The PM said: "Demand for testing is not the only challenge that winter will bring. It's possible that the virus will be more virulent in the winter months and it's certain that the NHS will face the usual annual winter pressures.
"We're making sure we're ready for winter and planning for the worst."
Johnson also confirmed that additional funding would go to NHS bodies in Scotland, Wales and Northern Ireland to help their preparations, and that the money would become available immediately to enable the health service to continue using private hospital capacity and keep the temporary Covid-19 Nightingale hospitals functional until the end of March 2021.
Downing Street said that keeping the extra capacity available will not only allow the NHS to cater for extra Covid patients, but also enable the health service to carry out its routine treatments and procedures on its own sites.
NHS England informed hospitals back in May that non-urgent procedures should resume after they were put on hold as the country ended lockdown in March.
The prime minister also promised an increase in the supply of personal protective equipment [PPE] and ventilators, along with the largest flu vaccination programme in the history of the NHS to help relieve winter pressures.
Johnson also used Friday’s briefing to announce a further relaxing of lockdown restrictions as the government plans a “significant return to normality…possibly by Christmas.”
The PM encouraged the public to use public transport for journeys straight away and said that employers will be able to look at bringing more staff back into workplaces - providing they adhere to safety procedures - from August 1.
The devolved administrations will be able to ease restrictions at times of their choosing, but in England indoor gyms, pools and other sports facilities can reopen from July 25.
August 1 will see advice to employers updated about bringing staff back into the workplace, along with the reopening of most remaining leisure venues such as bowling alleys, skating rinks, casinos and close contact services such as beauticians. Nightclubs and soft play areas will remain closed until a later date and remain under review.
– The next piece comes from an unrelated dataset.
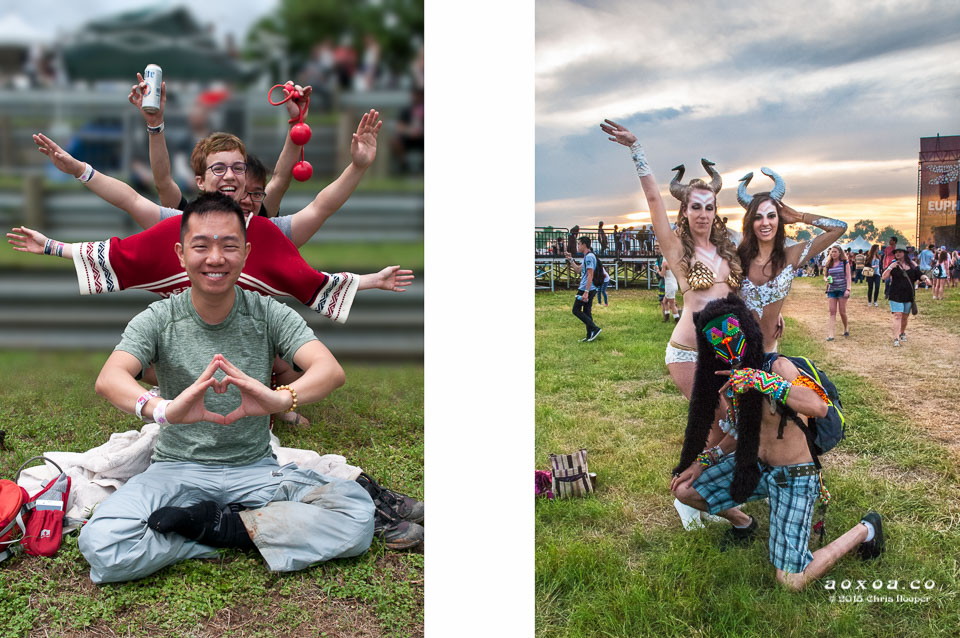 aoxoa-euphoria-tribe-music-festival-2015-12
The start of August could also see indoor performances with live audiences return should pilot schemes prove successful, as well as wedding receptions for up to 30 people. Large gatherings in sports stadiums will also be piloted with a view to returning in October. Conferences and other business events will also be allowed to resume in October should piloting prove successful.
In September, schools, nurseries and colleges will return in vogue, while universities can look to reopen as fully as possible in line with safety rules.
Johnson stressed that the plan “remains conditional” on the trajectory of the pandemic, adding that it was his “strong and sincere hope” that circumstances will transpire as planned to allow some normality to return before the festive season.
However, the day before the PM’s announcement the UK’s chief scientific adviser, Sir Patrick Vallance, said that there was “absolutely no reason” to change guidelines around working from home.